■ **Task instructions**
Reproduce each line from the records that holds "Connochaetes".

■ **Dataset records**
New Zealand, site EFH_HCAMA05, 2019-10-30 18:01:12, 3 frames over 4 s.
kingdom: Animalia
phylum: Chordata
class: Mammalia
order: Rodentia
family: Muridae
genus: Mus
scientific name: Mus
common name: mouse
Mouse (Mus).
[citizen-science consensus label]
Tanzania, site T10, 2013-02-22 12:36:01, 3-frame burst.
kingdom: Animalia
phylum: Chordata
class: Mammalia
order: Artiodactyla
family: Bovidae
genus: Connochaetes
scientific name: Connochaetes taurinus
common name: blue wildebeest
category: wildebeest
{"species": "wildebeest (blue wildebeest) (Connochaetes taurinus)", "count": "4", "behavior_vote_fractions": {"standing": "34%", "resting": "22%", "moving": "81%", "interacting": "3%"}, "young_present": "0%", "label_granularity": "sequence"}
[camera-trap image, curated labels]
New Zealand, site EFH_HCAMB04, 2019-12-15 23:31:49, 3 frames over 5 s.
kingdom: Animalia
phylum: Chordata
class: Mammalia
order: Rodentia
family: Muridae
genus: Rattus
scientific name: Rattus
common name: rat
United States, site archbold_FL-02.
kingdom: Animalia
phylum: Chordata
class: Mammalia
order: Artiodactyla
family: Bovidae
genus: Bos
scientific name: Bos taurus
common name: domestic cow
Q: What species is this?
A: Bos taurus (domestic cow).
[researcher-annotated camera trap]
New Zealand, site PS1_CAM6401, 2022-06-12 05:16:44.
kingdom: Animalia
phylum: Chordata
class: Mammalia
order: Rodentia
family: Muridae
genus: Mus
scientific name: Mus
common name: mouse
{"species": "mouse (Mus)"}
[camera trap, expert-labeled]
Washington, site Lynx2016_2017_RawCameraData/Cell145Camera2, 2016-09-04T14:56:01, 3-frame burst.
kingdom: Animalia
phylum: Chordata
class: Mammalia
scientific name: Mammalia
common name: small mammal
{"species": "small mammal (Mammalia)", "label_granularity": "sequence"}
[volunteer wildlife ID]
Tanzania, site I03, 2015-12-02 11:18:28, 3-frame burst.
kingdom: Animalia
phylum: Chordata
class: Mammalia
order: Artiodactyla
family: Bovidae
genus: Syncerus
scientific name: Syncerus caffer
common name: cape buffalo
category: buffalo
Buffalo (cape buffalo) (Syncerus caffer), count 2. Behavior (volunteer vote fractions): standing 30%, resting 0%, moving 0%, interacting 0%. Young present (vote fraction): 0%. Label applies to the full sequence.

■ **Answer box**
genus: Connochaetes
scientific name: Connochaetes taurinus
{"species": "wildebeest (blue wildebeest) (Connochaetes taurinus)", "count": "4", "behavior_vote_fractions": {"standing": "34%", "resting": "22%", "moving": "81%", "interacting": "3%"}, "young_present": "0%", "label_granularity": "sequence"}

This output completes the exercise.